Re: Backup Question

From: Jeff Janes <jeff(dot)janes(at)gmail(dot)com>
To: Shaun Thomas <sthomas(at)optionshouse(dot)com>
Cc: "pgsql-general(at)postgresql(dot)org" <pgsql-general(at)postgresql(dot)org>
Subject: Re: Backup Question
Date: 2013-10-22 19:27:23
Message-ID: CAMkU=1wLtXA39u17npAhFtMQjYfWMMwVEDos1e0g4aKNHXudDw@mail.gmail.com
Views: Raw Message | Whole Thread | Download mbox | Resend email
Thread:
Lists: pgsql-general

On Tue, Oct 22, 2013 at 6:47 AM, Shaun Thomas <sthomas(at)optionshouse(dot)com>wrote:

> Hey everyone,
>
> This should be pretty straight-forward, but figured I'd pass it by anyway.
>
> I have a revised backup process that's coming out inconsistent, and I'm
> not entirely sure why.
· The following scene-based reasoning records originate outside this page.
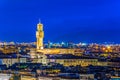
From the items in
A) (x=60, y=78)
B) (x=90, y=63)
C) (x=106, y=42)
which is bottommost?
(x=60, y=78)

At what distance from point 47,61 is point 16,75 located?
2630cm

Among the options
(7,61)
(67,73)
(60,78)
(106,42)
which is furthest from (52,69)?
(106,42)

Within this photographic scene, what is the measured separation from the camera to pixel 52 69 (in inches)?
2539

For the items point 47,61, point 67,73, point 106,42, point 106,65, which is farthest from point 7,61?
point 106,42

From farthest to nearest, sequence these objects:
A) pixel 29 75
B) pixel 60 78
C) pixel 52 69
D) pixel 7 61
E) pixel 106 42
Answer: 1. pixel 106 42
2. pixel 7 61
3. pixel 52 69
4. pixel 29 75
5. pixel 60 78

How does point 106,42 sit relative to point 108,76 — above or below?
above

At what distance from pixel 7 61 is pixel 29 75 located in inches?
934

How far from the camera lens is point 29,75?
57.4 meters

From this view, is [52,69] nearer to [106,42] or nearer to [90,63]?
[90,63]

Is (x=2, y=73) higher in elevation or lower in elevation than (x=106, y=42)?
lower

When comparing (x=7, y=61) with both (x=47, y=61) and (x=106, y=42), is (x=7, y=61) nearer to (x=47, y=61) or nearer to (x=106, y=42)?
(x=47, y=61)

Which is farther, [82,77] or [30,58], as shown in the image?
[30,58]

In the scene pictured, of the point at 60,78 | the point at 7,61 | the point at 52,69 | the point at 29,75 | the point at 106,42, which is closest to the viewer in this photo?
the point at 60,78

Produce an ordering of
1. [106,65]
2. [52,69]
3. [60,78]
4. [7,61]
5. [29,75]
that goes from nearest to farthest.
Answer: [60,78] < [29,75] < [52,69] < [106,65] < [7,61]
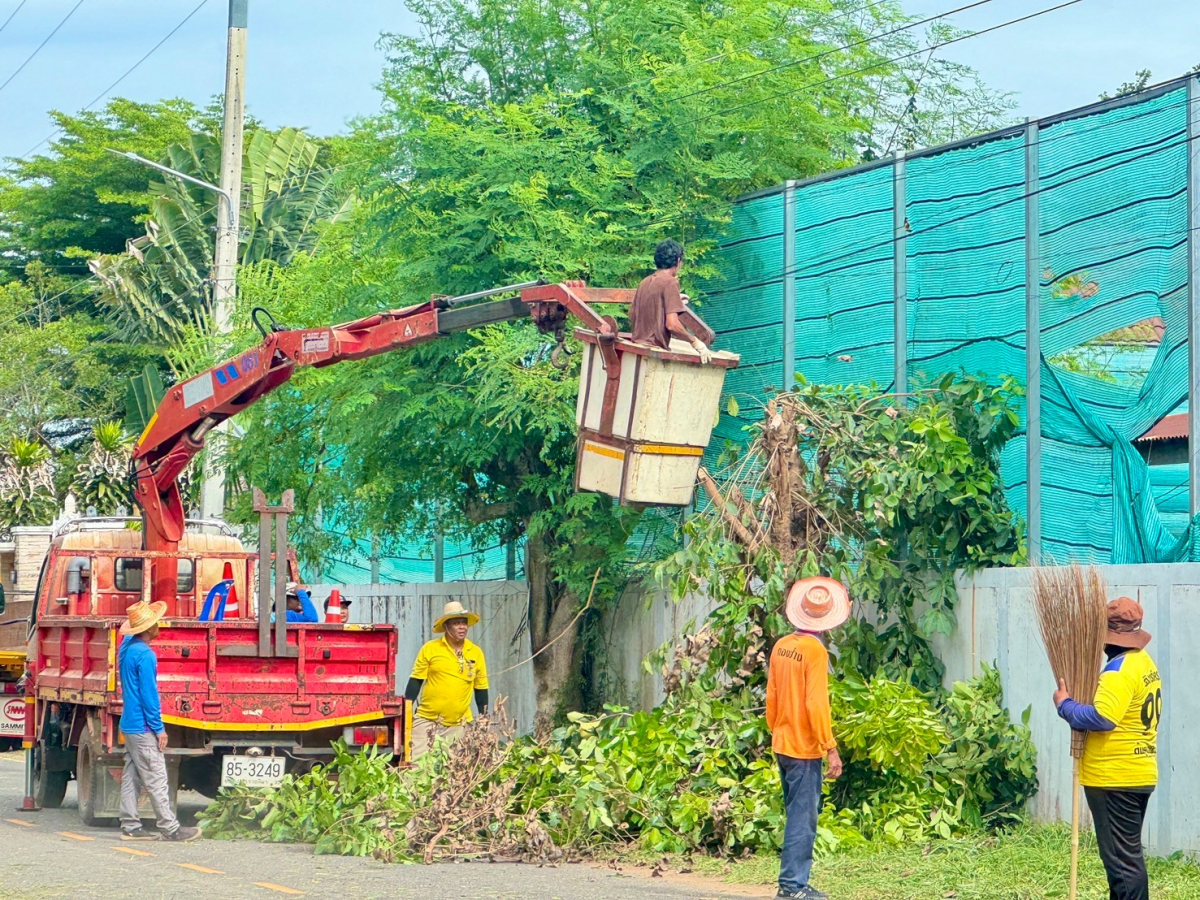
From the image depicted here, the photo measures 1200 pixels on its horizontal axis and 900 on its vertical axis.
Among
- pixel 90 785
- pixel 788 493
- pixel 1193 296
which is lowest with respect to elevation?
pixel 90 785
I call pg_start_backup(), tar.gz the contents
> elsewhere, then pg_stop_backup(). Nothing crazy. Upon restore, two of my
> tables report duplicate IDs upon executing my redaction scripts. The
> "duplicate" records ended up having different ctid's, suggesting the log
> replay was incomplete. However, nothing in the restore logs suggest this is
> the case, and either way, the database wouldn't have come up if it were.
> (right?)
>
> Now, the main difference, is that I'm doing the backup process on our
> streaming replication node. The backup process calls the pg_start_backup()
> function on the upstream provider, backs up the local content, then calls
> pg_stop_backup() on the upstream provider. In both cases, it captures the
> start/stop transaction log positions to grab all involved archived WAL
> files. I already know the start xlog position is insufficient, because
> those transaction logs may not have replayed on the standby yet, so I also
> grab 3xcheckpoint_timeout extra older files (before backup start), just in
> case.
>

That won't work. The backup_label file is promising that WAL before a
certain point has already been applied. Recovery rolls forward from this
point, and has no ability to jump backwards and roll forward from there (or
to detect that that would be needed). So you can grab the extra files, but
you can't make it apply them, as you are telling it that it doesn't need to.

You have to wait until the start-of-backup checkpoint has replayed (as a
savepoint) on the slave before you start copying the slave's contents.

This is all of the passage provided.